If you have not been in another planet (and without interplanetary Internet connection), you probably have a (maybe vague) idea of what evolutionary computation is all about.

The basic idea is surprisingly simple, but incredibly powerful: an algorithm that tries to obtain good enough solutions by creating a population of data structures that represent them, and evolves that population by changing those solutions, combining them to create new ones, and, on average, making the better-suited survive and the worst-suited perish. That is the way Evolution of Species, as described by Darwin, has worked for a long time, so, why shouldn't it work for us?

It so happens that it does: evolutionary computation spans a family of optimization salgorithms, differing in details such as the way of selecting the best, how to create new solutions from existing ones, and the data structures used to represent those solutions. Those algorithms are called evolution strategies, genetic algorithms, genetic programming, or evolutionary programming, although they correspond to the same basic algorithmic skeleton.

Applications of evolutionary algorithms are found everywhere, even in the real world, and range from entertainment (playing Mastermind), to generating works of art like the eArtWeb does, to more mundane, but interesting nonetheless, things like assigning telecommunication frequencies, designing timetables, or scheduling tasks in an operating system.

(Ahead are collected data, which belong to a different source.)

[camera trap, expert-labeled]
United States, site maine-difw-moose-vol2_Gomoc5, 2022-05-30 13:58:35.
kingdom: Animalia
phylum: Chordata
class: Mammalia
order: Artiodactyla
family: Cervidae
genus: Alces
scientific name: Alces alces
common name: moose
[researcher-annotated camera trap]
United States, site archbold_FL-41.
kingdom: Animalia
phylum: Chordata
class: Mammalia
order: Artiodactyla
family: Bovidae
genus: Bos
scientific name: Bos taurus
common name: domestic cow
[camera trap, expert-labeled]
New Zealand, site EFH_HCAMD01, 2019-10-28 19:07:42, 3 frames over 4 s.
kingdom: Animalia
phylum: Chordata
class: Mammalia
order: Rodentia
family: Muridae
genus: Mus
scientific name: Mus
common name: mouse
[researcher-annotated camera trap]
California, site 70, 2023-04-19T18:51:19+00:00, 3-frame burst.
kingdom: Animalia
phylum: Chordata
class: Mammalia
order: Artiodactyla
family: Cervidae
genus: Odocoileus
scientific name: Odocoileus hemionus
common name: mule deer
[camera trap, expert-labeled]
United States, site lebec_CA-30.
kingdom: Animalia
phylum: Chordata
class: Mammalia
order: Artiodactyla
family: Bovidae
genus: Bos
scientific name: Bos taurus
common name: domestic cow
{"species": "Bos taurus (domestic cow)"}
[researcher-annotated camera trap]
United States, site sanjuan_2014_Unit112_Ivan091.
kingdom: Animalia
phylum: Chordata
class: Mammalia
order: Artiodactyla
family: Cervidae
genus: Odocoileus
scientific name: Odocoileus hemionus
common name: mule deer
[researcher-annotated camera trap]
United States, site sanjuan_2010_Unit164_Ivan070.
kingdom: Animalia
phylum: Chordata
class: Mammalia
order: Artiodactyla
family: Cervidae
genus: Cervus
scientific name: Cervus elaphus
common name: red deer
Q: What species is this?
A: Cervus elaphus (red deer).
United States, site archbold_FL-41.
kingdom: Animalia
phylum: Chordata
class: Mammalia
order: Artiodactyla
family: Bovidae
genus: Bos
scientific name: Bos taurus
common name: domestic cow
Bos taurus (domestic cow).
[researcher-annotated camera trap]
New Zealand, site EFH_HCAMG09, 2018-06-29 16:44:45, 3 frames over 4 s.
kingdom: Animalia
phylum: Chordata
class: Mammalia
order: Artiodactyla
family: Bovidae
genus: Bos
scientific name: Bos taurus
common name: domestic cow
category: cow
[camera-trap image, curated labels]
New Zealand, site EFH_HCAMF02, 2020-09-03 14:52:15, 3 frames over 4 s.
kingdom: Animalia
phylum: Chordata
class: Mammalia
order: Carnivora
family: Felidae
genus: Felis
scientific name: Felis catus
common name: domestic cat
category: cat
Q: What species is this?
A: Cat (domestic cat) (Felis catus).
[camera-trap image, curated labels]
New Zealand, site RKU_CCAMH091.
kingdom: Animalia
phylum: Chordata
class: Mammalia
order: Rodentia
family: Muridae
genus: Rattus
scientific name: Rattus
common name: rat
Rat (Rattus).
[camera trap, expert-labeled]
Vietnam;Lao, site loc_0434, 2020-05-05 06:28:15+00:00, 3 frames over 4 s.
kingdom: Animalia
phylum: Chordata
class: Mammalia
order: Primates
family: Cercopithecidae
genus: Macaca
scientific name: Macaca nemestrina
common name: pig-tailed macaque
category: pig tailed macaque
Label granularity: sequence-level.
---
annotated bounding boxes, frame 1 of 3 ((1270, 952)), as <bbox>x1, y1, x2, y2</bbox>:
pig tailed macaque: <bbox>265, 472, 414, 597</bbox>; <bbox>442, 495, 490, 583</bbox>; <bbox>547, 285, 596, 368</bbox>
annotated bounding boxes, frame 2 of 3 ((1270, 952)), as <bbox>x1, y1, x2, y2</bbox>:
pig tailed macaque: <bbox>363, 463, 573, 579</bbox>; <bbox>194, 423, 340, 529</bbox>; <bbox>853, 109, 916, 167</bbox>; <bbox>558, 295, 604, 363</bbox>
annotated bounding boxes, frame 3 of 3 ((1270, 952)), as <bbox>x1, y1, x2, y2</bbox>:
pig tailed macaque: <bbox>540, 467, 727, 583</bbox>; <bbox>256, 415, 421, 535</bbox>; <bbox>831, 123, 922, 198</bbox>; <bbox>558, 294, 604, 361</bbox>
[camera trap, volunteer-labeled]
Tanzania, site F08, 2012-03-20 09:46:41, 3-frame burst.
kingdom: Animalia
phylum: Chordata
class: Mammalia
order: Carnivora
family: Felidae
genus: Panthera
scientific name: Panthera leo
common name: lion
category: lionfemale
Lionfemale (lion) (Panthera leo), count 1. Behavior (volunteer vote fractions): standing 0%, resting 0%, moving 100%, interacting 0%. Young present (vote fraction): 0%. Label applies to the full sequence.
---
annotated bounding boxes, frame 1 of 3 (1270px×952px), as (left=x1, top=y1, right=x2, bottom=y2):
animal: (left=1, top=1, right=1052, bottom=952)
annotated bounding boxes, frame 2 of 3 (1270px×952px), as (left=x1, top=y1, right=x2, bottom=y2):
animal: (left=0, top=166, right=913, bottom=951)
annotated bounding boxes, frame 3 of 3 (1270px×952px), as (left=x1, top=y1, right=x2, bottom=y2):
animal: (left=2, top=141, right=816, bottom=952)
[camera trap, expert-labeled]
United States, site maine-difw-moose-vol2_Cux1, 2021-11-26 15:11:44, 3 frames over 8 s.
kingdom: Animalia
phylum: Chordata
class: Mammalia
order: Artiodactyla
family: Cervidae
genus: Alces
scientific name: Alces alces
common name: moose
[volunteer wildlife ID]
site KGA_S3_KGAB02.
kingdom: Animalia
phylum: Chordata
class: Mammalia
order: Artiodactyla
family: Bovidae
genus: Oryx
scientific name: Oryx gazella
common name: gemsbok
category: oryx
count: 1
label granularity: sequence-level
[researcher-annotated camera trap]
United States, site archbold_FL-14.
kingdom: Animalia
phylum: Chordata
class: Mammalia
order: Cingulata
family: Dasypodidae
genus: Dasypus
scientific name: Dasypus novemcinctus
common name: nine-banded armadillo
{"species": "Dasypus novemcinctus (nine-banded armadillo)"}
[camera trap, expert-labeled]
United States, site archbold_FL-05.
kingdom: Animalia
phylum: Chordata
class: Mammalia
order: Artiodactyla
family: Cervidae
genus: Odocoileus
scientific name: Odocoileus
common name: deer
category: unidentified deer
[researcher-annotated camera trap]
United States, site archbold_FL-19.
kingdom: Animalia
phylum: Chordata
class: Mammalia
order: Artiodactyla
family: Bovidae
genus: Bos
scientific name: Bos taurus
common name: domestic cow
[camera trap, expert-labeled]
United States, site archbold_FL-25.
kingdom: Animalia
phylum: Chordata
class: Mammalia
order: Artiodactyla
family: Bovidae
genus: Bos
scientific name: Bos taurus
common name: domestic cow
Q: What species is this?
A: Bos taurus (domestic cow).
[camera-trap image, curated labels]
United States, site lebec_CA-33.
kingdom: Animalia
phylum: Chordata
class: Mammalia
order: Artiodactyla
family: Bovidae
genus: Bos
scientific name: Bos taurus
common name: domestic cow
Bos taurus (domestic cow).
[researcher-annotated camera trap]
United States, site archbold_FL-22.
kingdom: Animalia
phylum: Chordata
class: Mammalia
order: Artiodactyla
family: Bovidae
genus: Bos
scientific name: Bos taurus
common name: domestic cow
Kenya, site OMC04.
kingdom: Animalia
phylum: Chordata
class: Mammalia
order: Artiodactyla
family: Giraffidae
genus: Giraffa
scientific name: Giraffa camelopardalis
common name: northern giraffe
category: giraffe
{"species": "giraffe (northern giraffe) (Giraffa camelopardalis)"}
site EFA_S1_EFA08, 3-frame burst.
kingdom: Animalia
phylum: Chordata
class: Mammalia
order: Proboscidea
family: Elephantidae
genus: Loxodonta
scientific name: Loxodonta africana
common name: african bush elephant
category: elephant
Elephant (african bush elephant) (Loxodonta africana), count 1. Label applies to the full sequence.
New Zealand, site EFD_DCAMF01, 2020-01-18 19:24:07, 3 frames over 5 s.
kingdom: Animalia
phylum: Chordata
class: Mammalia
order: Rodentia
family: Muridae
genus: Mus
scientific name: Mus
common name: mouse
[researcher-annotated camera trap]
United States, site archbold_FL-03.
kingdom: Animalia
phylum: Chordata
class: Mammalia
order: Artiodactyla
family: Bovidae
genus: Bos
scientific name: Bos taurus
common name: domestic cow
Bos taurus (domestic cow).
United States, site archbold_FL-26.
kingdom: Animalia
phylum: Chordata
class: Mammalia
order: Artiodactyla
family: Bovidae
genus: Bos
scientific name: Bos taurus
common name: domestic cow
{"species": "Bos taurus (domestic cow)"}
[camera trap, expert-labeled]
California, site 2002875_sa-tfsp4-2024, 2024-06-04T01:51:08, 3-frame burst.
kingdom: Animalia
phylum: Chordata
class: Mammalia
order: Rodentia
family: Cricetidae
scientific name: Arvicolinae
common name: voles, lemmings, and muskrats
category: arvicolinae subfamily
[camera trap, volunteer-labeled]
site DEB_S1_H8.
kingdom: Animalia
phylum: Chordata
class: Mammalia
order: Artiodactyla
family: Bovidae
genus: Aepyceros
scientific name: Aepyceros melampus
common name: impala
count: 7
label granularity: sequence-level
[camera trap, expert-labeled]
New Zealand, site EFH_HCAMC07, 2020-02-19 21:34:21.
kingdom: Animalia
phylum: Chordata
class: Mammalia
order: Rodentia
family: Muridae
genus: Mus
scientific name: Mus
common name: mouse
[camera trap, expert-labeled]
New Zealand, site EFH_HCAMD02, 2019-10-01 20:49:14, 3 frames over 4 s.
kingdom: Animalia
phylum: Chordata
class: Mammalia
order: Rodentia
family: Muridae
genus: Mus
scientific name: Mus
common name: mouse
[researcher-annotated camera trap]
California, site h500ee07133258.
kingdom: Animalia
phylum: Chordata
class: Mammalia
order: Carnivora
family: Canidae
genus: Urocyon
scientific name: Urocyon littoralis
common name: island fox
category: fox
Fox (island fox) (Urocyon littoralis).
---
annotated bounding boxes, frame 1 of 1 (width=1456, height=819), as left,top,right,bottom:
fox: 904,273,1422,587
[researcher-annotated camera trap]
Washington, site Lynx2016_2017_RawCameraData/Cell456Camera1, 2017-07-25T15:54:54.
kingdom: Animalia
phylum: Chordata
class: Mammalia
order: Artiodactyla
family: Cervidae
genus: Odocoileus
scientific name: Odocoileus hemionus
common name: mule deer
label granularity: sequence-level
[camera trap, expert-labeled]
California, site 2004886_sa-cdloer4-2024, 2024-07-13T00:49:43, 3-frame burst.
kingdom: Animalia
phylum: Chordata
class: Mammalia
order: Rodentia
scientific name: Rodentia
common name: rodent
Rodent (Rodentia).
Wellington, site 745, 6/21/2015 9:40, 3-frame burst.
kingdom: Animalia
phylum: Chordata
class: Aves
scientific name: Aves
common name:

This tutorial will be divided in two parts: the first will be devoted to explaining the guts (and glory) of an evolutionary algorithm, by programming it from scratch, introducing new elements, until we arrive at the canonical classical genetic algorithm. The second part will use an existing evolutionary computation library, called Algorithm::Evolutionary, to design evolutionary computation applications by using XML, Perl, and taking advantage of the facilities Perl modules afford us.